Per prima cosa raggrupperei questo vasto mondo in categorie:

  • sistemi localizzati all’interno di un’area ridotta (edificio, campus)
  • sistemi distribuiti geograficamente ma accessibili tramite reti protette/dedicate (spesso i sistemi SCADA rientrano in questa tipologia)
  • sistemi distribuiti geograficamente e collegati ad Internet senza possibilità di controlli aggiuntivi (spesso i sistemi IoT rientrano in questa tipologia).

Ho scelto questa suddivisione perché, come vedremo nei post seguenti, determina le nostre possibilità di mitigare i rischi implementando misure di sicurezza aggiuntive. Chiaramente ci sono altre categorizzazioni che dovremmo fare (ad esempio basandoci sul rischio), ma questa è quella che vorrei usare come base di partenza.

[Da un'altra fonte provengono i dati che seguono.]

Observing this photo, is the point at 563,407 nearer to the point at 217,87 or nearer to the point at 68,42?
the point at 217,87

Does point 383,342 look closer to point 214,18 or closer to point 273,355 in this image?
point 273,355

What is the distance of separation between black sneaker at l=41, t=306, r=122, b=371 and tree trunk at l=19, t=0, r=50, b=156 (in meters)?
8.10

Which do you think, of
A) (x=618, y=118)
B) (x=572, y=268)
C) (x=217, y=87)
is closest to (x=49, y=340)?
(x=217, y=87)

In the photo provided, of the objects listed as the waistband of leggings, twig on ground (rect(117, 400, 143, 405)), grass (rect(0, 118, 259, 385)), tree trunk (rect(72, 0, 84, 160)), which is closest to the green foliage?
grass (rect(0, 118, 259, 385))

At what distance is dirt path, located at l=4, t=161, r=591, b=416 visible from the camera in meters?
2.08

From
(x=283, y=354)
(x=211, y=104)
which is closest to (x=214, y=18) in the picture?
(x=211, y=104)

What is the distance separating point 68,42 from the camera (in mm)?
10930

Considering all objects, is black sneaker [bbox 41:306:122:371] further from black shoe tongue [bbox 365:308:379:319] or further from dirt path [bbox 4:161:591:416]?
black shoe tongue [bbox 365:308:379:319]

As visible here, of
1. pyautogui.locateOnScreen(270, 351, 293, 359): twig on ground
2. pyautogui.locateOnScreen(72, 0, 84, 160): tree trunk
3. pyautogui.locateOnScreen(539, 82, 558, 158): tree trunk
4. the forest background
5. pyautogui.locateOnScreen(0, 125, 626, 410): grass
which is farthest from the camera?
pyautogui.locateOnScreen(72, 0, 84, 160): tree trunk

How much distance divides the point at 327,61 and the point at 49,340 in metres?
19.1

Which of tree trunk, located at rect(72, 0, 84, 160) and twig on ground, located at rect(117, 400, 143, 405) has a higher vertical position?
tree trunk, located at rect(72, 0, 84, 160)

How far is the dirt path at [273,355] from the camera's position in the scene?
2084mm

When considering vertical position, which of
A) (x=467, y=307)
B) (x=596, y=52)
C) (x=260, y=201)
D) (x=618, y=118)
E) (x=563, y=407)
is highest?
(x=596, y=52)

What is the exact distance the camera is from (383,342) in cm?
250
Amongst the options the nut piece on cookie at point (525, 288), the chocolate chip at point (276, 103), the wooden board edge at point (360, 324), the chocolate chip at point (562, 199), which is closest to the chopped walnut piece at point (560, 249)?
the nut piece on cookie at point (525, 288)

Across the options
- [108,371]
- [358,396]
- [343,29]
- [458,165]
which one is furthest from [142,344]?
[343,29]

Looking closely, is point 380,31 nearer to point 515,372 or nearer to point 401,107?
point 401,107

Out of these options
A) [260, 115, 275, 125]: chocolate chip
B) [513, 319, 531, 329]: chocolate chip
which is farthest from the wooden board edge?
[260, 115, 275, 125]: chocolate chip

Sempre in base alla mia esperienza vorrei dire che la maggior parte dei sistemi ICS/OT/IoT hanno una vita più lunga di quanto lo sia il supporto dei singoli componenti. E questo a mio parere è fondamentale per pianificare una strategia realistica. Anche se, come previsto da alcune normative, i componenti sono aggiornabili, ci troveremo prima o poi nella situazione di dover proteggere componenti che non sono più venduti, supportati, mantenuti.

Tempo di vita vs tempo supporto

Abbiamo accennato al fatto che, nella mia esperienza, vedo sistemi ICS/OT/IoT attivi per un tempo superiore a quanto previsto dai fornitori dei singoli componenti. O, in altre parole, i componenti (il software in particolare, ma non solo) non sono più supportati ma il sistema integrato viene ancora usato.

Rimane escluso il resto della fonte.